Top of Exercise input
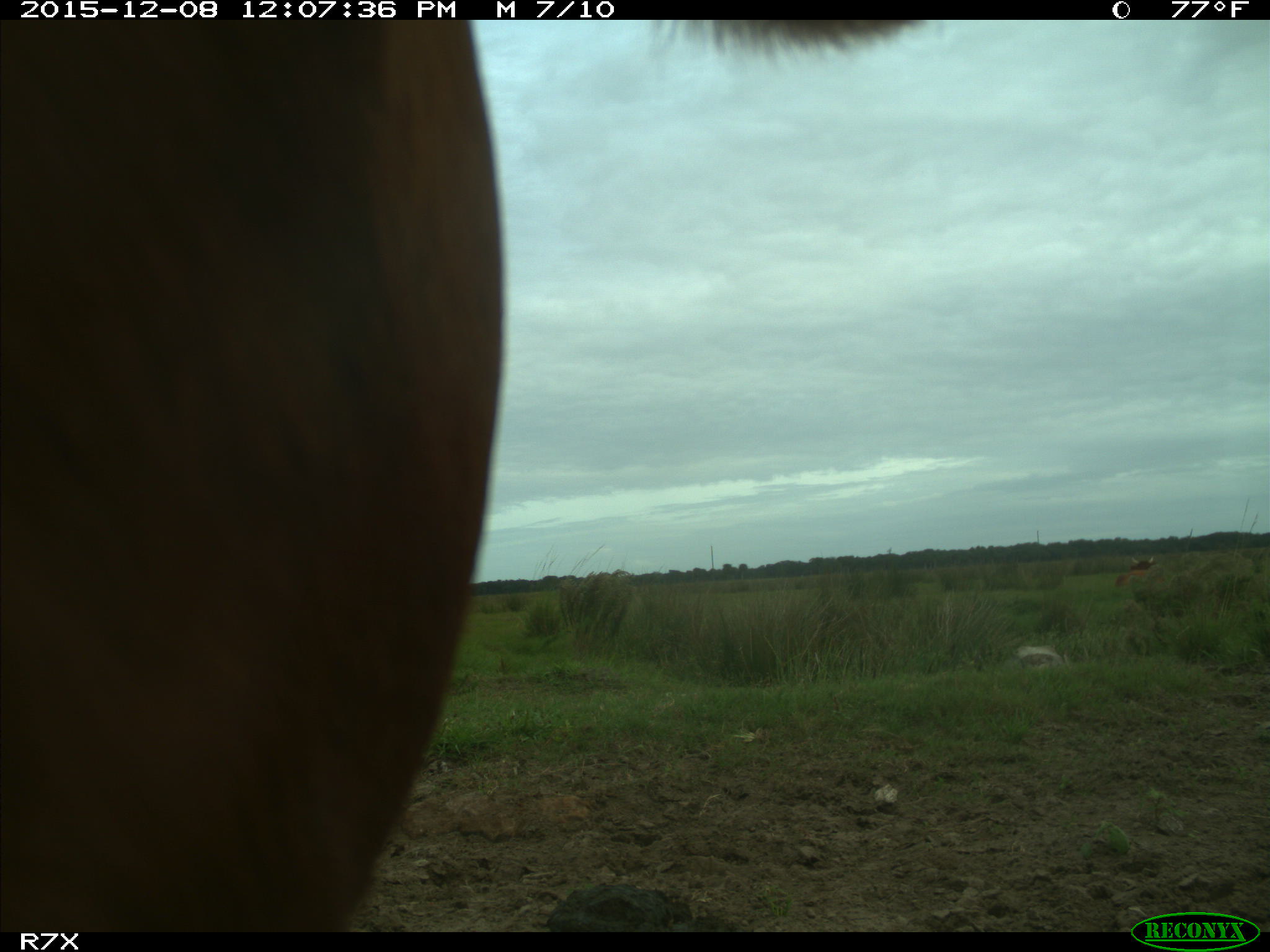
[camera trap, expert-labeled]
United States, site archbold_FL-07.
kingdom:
Bottom of Exercise input
Top of Exercise input
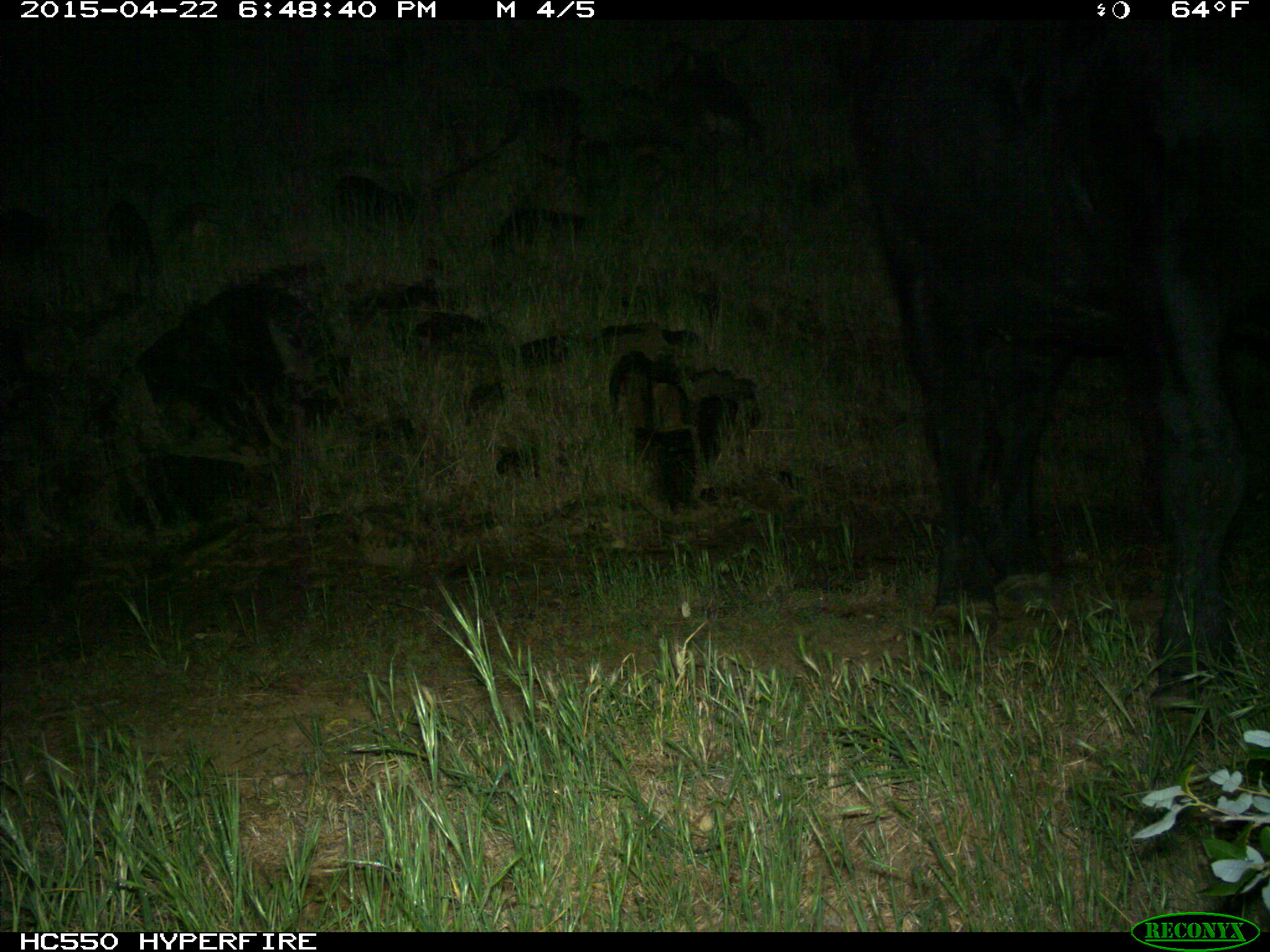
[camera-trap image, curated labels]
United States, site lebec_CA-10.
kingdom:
Bottom of Exercise input
Aim of the task
Tally the lines of the data that hold the string "United". Answer with the number and nothing more.

Solution to this task
2